If switching the console to UTF-8 for the entire session is not an option, you can do so temporarily, for a given call:
$oldOutputEncoding = $OutputEncoding; $oldConsoleEncoding = [Console]::OutputEncoding
$OutputEncoding = [Console]::OutputEncoding = New-Object System.Text.Utf8Encoding
$captured = '€' | node -pe "require('fs').readFileSync(0).toString().trim()"
$captured; $captured.Length
$OutputEncoding = $oldOutputEncoding; [Console]::OutputEncoding = $oldConsoleEncoding
Problems on older versions of Windows (pre-W10):
- An active
chcp
value of 65001
breaking the console output of some external programs and even batch files in general in older versions of Windows may ultimately have stemmed from a bug in the WriteFile()
Windows API function (as also used by the standard C library), which mistakenly reported the number of characters rather than bytes with code page 65001
in effect, as discussed in this blog post.
The resulting symptoms, according to a comment by bobince on this answer from 2008, are: "My understanding is that calls that return a number-of-bytes (such as fread/fwrite/etc) actually return a number-of-characters. This causes a wide variety of symptoms, such as incomplete input-reading, hangs in fflush, the broken batch files and so on."

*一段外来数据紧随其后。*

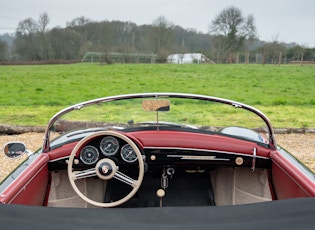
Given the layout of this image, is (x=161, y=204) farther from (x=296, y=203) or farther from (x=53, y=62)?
(x=53, y=62)

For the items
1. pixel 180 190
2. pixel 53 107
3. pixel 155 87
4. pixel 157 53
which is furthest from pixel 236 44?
pixel 180 190

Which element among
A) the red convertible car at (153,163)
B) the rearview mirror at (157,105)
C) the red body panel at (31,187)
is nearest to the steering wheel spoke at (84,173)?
the red convertible car at (153,163)

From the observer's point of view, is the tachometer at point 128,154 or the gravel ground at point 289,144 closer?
the tachometer at point 128,154

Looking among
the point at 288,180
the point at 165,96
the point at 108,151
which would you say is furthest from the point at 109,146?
the point at 288,180

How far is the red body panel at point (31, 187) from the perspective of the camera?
2215mm

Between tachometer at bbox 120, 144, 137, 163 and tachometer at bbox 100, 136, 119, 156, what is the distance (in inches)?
2.0

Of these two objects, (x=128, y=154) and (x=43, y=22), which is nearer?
(x=128, y=154)

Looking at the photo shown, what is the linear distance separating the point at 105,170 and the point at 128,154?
215 millimetres

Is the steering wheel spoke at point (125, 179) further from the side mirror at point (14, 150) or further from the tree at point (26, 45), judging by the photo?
the tree at point (26, 45)

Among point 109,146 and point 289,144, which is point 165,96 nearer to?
point 109,146

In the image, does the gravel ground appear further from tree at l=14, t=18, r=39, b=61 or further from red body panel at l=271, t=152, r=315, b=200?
tree at l=14, t=18, r=39, b=61

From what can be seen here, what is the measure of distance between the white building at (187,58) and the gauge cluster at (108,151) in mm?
38994

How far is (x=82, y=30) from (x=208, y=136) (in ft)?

优秀的替代方案,取代Windows自带控制台(终端)conhost.exe
eryksun提供了两个替代方案,取代原生Windows控制台窗口(conhost.exe
),它们使用现代的、GPU加速的DirectWrite/DirectX API,提供了更好、更快的Unicode字符渲染,而不是“旧的GDI实现[无法处理复杂的脚本、非BMP字符或自动回退字体]”。
[1] 请注意,在 PowerShell 会话中运行 chcp 65001
是无效的,因为 .NET 在启动时缓存了控制台的输出编码,并且不知道后来使用 chcp
进行的更改(只有直接通过 [console] :: OutputEncoding]
进行的更改才会被捕获)。
[2] 我不清楚这在实践中如何体现;如果您知道,请告诉我们。